Man, Jon Favreau has come a long way since playing that billionaire Ultimate Fighting Champion contestant on Friends, huh? Makes you wonder if that show imparted some kind of magic pixie dust to its guest stars. Perhaps next year we'll see the gala premiere at Cannes of un film de Ugly Naked Guy. Anyway, Iron Man also features Gwyneth Paltrow, who has apparently banged out enough oddly-named children to resume her acting career -- just in time, too, because if those mortgage payments were held up any longer, her husband was going to have to resort to making cameos in Kanye West videos. (Oops, too late.) The movie's getting all kinds of crazy buzz and positive reviews, but that scene in the trailer where Iron Man outruns a couple of fighter jets has to be making the airlines nervous -- it's bad enough that they're crippled by a sinking economy and stratospheric gas prices, and now they have to worry about the inevitable market competition from dudes in red metal suits who can fly you from LAX to JFK in two hours without that annoying $25 extra baggage fee. Sure, you might laugh about it now, but when Iron Man appears on Delta's inflight entertainment, let's see which scenes they cut.



Made of Honor
(rated PG-13, directed by Paul Weiland, screenplay by Adam Sztykiel and Deborah Kaplan & Harry Elfont, story by Adam Sztykiel)
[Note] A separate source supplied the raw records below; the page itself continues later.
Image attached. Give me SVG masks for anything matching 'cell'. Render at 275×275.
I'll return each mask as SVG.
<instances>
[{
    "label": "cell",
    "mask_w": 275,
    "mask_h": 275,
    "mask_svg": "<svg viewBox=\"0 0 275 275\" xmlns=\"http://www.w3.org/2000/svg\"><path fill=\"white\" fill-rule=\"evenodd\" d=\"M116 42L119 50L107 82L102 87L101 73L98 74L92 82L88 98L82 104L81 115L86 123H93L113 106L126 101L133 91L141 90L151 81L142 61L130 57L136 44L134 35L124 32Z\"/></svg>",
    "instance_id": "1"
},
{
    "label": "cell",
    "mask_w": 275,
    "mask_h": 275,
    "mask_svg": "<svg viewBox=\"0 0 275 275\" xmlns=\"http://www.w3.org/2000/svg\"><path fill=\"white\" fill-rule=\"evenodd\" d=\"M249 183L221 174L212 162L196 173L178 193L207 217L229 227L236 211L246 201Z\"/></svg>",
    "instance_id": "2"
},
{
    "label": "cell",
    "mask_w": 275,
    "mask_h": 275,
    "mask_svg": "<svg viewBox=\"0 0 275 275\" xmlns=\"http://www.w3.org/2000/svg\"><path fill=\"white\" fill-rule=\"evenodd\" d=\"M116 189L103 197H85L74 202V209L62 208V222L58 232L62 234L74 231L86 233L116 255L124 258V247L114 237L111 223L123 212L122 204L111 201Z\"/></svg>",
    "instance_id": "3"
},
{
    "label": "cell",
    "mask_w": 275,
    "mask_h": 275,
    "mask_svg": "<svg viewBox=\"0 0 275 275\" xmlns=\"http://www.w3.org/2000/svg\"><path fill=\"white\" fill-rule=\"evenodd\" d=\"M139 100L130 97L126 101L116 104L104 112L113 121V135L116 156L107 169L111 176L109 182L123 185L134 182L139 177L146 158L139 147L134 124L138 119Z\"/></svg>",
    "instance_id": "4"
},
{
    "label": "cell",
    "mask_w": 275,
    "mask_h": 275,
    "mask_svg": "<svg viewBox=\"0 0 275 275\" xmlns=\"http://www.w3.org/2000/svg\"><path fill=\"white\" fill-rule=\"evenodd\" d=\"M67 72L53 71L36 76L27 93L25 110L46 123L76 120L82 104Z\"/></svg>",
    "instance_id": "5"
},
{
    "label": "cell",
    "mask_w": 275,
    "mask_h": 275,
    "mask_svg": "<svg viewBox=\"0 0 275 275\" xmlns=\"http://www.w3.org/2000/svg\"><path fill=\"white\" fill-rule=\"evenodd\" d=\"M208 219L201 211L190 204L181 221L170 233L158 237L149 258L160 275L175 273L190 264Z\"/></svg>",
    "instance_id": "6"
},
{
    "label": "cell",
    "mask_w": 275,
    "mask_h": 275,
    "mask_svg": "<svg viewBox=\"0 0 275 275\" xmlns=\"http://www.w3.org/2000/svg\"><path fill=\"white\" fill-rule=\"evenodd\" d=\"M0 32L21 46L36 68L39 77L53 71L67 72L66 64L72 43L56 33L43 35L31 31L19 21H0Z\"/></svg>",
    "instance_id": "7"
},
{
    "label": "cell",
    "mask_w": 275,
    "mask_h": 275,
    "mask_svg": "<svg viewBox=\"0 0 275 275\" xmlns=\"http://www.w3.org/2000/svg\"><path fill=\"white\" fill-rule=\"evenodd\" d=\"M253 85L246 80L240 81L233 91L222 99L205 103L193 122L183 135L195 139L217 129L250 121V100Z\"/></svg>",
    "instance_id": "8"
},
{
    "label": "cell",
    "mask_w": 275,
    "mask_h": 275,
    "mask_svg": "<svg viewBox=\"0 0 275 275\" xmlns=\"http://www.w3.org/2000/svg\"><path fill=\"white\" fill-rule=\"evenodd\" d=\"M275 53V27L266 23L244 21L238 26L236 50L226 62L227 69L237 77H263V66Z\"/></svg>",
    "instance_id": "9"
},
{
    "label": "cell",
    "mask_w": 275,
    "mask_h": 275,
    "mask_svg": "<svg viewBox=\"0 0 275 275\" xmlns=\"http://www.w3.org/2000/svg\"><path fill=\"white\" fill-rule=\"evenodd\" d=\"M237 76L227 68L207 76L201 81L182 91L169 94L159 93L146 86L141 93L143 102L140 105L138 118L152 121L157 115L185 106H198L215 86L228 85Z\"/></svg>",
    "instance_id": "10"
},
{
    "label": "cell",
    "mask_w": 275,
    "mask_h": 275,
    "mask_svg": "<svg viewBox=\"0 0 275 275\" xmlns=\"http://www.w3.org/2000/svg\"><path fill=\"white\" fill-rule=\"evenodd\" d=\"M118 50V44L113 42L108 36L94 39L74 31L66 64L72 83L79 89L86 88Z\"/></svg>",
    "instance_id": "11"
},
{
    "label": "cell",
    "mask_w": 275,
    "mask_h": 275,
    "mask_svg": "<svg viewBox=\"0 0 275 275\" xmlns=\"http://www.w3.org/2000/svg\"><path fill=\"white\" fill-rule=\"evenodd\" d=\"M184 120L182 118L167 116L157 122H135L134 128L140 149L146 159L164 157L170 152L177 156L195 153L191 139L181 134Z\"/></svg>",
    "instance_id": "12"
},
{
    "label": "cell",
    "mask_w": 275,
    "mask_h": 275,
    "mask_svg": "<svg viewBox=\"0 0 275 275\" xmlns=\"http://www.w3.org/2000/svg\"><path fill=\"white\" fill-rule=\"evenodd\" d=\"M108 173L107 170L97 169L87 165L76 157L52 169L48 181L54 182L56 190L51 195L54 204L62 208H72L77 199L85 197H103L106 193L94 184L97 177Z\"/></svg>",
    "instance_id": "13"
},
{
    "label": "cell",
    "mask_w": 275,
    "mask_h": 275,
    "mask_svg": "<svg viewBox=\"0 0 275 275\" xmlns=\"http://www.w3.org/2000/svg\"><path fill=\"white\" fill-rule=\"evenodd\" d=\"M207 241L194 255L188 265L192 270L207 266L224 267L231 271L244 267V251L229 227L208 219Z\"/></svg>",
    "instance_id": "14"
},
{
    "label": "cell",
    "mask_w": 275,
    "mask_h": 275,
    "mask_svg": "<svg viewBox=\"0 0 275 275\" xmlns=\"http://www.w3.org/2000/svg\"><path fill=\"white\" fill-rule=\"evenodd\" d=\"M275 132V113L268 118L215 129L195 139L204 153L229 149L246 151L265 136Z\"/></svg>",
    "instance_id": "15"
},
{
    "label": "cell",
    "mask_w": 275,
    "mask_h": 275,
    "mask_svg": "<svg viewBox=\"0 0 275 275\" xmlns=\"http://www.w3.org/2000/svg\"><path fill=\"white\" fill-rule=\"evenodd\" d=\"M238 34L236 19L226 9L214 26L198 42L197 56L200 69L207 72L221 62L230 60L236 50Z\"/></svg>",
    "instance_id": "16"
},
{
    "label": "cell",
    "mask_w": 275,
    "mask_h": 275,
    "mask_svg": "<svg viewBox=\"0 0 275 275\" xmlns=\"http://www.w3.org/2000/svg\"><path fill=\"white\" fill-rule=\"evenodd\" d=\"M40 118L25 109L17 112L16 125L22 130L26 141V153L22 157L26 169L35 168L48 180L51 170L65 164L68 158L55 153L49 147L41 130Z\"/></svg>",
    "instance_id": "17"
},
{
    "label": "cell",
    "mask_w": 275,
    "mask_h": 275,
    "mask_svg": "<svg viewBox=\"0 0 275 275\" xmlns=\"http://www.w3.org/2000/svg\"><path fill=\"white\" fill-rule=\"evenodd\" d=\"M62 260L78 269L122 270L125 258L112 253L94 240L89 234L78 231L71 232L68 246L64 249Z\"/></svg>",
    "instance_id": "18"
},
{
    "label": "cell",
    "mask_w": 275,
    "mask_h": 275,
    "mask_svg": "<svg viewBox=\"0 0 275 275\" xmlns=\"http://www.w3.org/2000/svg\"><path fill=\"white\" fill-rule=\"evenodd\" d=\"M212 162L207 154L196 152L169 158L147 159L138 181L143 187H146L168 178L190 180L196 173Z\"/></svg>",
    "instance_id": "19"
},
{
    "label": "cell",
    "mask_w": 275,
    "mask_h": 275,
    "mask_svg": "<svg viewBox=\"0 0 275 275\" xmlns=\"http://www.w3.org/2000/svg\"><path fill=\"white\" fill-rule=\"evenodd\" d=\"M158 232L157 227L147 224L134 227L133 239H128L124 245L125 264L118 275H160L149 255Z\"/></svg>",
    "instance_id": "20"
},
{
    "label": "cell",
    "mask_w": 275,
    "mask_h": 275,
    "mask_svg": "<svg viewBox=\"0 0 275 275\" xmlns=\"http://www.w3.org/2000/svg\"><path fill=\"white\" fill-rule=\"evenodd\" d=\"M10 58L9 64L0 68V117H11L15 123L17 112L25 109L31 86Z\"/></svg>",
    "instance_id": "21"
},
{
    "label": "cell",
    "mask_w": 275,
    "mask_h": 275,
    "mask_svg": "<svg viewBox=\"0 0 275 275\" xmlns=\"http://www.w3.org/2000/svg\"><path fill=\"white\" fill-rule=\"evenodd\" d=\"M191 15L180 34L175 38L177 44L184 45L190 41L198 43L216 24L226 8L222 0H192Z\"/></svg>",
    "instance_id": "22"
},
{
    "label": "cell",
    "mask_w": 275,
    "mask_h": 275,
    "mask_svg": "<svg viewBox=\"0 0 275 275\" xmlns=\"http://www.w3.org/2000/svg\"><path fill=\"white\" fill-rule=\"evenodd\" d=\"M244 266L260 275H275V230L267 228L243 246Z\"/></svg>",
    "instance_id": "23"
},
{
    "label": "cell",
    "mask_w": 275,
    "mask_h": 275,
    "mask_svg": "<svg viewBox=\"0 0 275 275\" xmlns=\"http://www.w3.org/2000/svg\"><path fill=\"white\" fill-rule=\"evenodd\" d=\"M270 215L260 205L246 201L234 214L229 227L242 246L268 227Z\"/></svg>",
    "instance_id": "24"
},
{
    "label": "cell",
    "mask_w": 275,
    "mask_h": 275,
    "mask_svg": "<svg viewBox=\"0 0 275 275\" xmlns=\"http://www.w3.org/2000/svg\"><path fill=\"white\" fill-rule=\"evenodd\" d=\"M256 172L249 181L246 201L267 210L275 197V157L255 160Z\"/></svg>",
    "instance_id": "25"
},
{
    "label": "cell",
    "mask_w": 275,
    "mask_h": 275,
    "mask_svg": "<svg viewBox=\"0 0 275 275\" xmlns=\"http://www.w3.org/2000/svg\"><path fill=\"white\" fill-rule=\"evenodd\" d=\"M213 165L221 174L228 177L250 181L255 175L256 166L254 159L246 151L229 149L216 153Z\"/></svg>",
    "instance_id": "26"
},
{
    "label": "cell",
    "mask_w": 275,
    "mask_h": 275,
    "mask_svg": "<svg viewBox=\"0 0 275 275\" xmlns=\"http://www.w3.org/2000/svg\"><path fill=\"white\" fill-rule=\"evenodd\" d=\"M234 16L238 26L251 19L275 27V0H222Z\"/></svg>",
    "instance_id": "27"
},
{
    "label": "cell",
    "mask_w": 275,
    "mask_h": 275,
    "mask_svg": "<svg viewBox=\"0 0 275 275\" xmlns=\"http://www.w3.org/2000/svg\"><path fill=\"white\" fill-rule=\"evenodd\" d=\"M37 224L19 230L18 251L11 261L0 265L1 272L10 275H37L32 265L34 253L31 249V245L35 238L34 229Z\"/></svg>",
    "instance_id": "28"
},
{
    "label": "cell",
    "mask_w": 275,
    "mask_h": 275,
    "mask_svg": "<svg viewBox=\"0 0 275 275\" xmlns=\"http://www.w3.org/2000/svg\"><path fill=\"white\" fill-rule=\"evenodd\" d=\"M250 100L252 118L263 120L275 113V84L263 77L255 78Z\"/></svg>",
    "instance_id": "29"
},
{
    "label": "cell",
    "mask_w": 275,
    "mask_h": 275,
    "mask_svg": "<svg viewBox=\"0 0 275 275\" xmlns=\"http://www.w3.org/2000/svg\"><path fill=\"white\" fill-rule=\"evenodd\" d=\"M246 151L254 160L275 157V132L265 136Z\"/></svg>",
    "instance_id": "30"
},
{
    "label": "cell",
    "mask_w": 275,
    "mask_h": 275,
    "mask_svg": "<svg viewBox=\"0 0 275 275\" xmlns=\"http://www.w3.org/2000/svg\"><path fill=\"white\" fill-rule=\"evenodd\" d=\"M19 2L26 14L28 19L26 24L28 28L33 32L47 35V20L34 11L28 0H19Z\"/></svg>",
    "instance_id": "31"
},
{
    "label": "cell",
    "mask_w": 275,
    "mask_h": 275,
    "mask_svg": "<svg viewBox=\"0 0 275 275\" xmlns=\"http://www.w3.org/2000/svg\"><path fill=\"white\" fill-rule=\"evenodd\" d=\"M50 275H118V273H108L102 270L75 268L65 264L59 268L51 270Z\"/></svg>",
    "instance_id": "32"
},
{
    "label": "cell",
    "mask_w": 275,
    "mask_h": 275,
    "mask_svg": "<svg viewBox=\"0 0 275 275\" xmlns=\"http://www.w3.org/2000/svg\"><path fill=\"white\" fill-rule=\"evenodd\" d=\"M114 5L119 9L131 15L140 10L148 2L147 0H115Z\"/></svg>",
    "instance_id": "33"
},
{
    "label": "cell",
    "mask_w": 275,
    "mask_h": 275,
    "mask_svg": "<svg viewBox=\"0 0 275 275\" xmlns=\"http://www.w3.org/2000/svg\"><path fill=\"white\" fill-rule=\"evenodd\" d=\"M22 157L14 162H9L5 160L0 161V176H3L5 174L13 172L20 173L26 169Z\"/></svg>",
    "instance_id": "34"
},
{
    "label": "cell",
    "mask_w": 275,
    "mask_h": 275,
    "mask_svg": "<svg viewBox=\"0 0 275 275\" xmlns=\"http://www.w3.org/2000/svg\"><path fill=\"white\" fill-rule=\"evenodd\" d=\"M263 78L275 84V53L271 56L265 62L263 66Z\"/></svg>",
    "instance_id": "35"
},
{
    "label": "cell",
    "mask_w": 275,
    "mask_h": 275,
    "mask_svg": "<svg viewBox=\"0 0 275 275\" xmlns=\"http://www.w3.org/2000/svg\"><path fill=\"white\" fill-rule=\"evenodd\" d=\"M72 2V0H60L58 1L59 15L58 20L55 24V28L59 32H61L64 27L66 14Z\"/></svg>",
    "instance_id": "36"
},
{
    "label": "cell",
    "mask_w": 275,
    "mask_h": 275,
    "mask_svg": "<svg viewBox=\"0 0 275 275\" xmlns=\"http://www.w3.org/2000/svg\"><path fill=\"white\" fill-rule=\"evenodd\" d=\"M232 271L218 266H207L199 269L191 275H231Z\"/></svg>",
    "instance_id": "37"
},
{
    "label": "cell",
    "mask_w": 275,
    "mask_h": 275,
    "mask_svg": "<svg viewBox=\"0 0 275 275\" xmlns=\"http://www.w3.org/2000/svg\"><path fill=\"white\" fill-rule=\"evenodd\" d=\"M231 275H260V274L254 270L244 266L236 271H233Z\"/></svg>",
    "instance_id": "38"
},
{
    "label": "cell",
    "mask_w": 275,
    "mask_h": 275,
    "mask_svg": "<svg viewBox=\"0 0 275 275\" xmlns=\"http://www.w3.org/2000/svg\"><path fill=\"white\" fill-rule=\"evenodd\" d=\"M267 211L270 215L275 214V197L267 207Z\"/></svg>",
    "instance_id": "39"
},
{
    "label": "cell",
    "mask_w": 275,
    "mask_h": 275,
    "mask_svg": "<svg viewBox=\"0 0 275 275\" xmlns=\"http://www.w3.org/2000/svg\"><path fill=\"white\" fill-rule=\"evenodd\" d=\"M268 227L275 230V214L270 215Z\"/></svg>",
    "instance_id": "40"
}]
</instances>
Ahem. Producers? Studio dudes? Marketing department? C'mon over and let's have a little chat. I'll need your full attention, so leave your BlackBerries and iPhones with your assistants. (It'll be okay; they can thumb-type "NOT UNDER ANY FUCKING CIRCUMSTANCES" just as well as you can, and probably with better spelling.) Ready? Okay. We need to discuss the concept of movie titles. Because you people clearly aren't getting it. Now, I'll grant you, lame wordplay in titles is a necessary evil. Puns, double entendres, creative misspellings, all par for the course. Done well, they can be cute and even kind of clever. Legally Blonde, for example. Made of Honor, on the other hand, makes no freaking sense. It just sounds like a low-budget, direct-to-video film about a selfless Roman soldier (probably played by Kevin Sorbo) who's forced to slay a bunch of burly extras in order to rescue his kidnapped fiancee. How does changing Maid to Made signify the fact that the maid of honor is a dude? It doesn't. It's that rare nonsensical pun, formed in such desperation that it doesn't actually mean anything. Like making a movie about a traveling pharmaceutical rep and calling it Breath of a Salesman, even though it has nothing to do with halitosis or lung disease or anything of that sort. See, ordinarily a blunder like this wouldn't be that big a deal. But you've been so shrewd about everything else with this movie so far that it's really a shame. I mean, on the weekend that Iron Man opens, you present the female filmgoing populace with Patrick Dempsey in a wedding movie. That's genius on the same level as putting a little high-tech gadgets section into Anthropologie or Sephora. And you even dowded up Michelle Monaghan enough so that women, rather than being demoralized by her freakishly unachievable beauty and physique, will walk out of the theater thinking something along the lines of, "Y'know, if she and Dempsey were in a bar together and I walked in, that bitch would crying into her cosmo within five minutes while McDreamy and I made the beast with two backs in the coatroom. Can I get a hell yeah?" Seriously, to blow the title after all that is just unforgivable. That is all. You may now get back to your busy day of yelling at the maitre'd of Craft while surreptitiously surfing porn.



Redbelt (rated R, written and directed by David Mamet)

Is there anything David Mamet can't do? Of course not. Plays, books, essays, screenplays, TV, jujitsu, whatever. If he wanted to become the world's top snail racer, he could do that. And then someone would interview him about it, and he'd say something like "The secret is, you must always remember that a snail is a snail; it's not a stapler, or a deck of playing cards, or a fifth of bourbon."